The Gailey Trail is a surprisingly beautiful trail that follows along Bair Creek in Fruit Heights Utah. It is a a short very shaded trail in a gulley between a golf course and some houses. You do see some of the houses along the way, but for the most part it is a beautiful forest trail that is fairly flat. I have seen it referred to as The Bair Creek Nature Trail, Bair Creek Trail, The Nicholls Park Trail, Castle Park and a couple other things as there is no trail sign. However I found the city of Fruit Heights refers to it as the Gailey Trail at Nicholls Park so I will go with that.
I wanted 3 things today. Short, shady, and access to a creek. I got 2.5 of those as unfortunately the creek was dry today. But, it was still surprisingly beautiful so we ventured on.
Length: The full thing is about a 2 mile semi loop. We did 1.7 miles and I used google maps measure distance to calculate the rest.
Difficulty: DR3 wide wood chipped trail with minimal elevation gain.
Elevation Gain: 90 feet.
Restroom: At Nicholls Park
Dogs? Yes. Please clean up after your furry friends.
To Get Here:
Take highway 89 in Fruit Heights to Nicholls Rd and turn west. Go approximately 100 yeards and you will see a park on the right with a large parking lot. There are additional trailheads, including one at Main St and Nicholls road as well.
The playground at Nicholls Park aka Castle Park, I guess I can see why.
There is a trail down into the gulley between the restrooms and the pavilions to the west of the playground.
And down in the gulley you are transported into a beautiful forest!
Unfortunately the creek is dried up. But I like the little bridges they have down here.
Even with no running water it nice and cool down here.
Looking up the dry creek bed.
A couple more shots of the woods.
And end of the line. I don’t think the trail continues across the street, but we didn’t go investigate either.
The trailhead on Nicholls Rd. and Main has dog waste bags if you need one. The website fully states if people do not clean up after their dogs, they will ban them.
Making our way back.
Random berries. Look kind of like grapes, but I still wasn’t going to try one.
I think I found a fox den. I wanted to get a closer look, but also didn’t want an angry fox biting my face off either so here is what I got.
Wicked looking plant.
The foliage is very thick through most of the trail.
I added this one just to show that some of the houses back yards show along the trail. Not a whole lot of them though, but a few. So, while I was surprised at how wild and beautiful the trail was, there are a few parts that remind you that you are in the middle of a city.
Back to the first bridge. I do really like these bridges.

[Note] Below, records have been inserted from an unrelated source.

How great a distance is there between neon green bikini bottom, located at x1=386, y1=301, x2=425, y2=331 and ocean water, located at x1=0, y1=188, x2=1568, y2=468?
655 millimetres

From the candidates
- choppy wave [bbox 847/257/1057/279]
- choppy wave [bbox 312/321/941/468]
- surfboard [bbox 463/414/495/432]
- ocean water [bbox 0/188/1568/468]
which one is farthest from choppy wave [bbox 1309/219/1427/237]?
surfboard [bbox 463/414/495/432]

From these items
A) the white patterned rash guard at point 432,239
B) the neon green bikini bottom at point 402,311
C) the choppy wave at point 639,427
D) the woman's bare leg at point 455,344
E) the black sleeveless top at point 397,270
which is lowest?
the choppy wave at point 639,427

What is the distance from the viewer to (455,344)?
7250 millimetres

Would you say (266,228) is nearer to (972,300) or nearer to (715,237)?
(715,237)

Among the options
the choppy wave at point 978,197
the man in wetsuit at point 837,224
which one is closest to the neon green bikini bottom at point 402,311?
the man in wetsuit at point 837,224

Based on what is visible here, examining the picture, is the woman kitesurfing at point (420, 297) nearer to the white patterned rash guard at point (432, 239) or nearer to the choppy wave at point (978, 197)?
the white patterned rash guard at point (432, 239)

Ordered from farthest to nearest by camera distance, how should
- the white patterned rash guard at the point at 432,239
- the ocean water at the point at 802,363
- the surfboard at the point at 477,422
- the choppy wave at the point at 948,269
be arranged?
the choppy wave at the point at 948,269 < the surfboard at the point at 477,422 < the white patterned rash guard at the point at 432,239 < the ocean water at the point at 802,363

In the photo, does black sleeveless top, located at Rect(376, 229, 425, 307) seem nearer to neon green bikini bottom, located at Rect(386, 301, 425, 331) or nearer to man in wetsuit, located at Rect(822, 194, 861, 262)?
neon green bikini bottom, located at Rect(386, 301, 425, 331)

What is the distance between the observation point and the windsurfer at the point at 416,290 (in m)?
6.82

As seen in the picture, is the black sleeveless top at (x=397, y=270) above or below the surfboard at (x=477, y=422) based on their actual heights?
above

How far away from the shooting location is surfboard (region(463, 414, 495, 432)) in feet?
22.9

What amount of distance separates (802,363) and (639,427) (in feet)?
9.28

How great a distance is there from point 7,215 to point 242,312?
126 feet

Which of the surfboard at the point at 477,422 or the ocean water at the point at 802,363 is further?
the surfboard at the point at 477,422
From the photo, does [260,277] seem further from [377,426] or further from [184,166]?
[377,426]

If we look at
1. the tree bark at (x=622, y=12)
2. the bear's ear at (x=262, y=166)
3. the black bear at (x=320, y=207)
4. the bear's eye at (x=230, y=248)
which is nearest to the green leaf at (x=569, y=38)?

As much as I wanted to explore the short section east of where we entered the dogs were getting too warm. Not having a creek to wade in, as I had planned, was getting to them. So we decided to call it a day.
Even without the creek flowing, I enjoyed this trail more than I thought it would. It is one of those between the neighborhood trails, but it was really nice actually. And not a whole lot of people today. However, I think I would really enjoy it a lot more if the creek was running. I’m not sure when it dries up, but maybe plan this one before May, or early June to really enjoy it. Removing 1 squirrel for dry creek, and 1 for lack of signage.
As for difficulty, the only elevation gain I noticed was climbing out of the gulley to get back to the park. This can be avoided by parking at the other parking lot on Main and Nicholls Rd. Other wise it' feels generally flat with slight gain. The trail is wide and switches between hard packed earth and wood chips. DR3.
Dogs are allowed but that could change. Help keep dogs on this trail by cleaning up after your furry friends.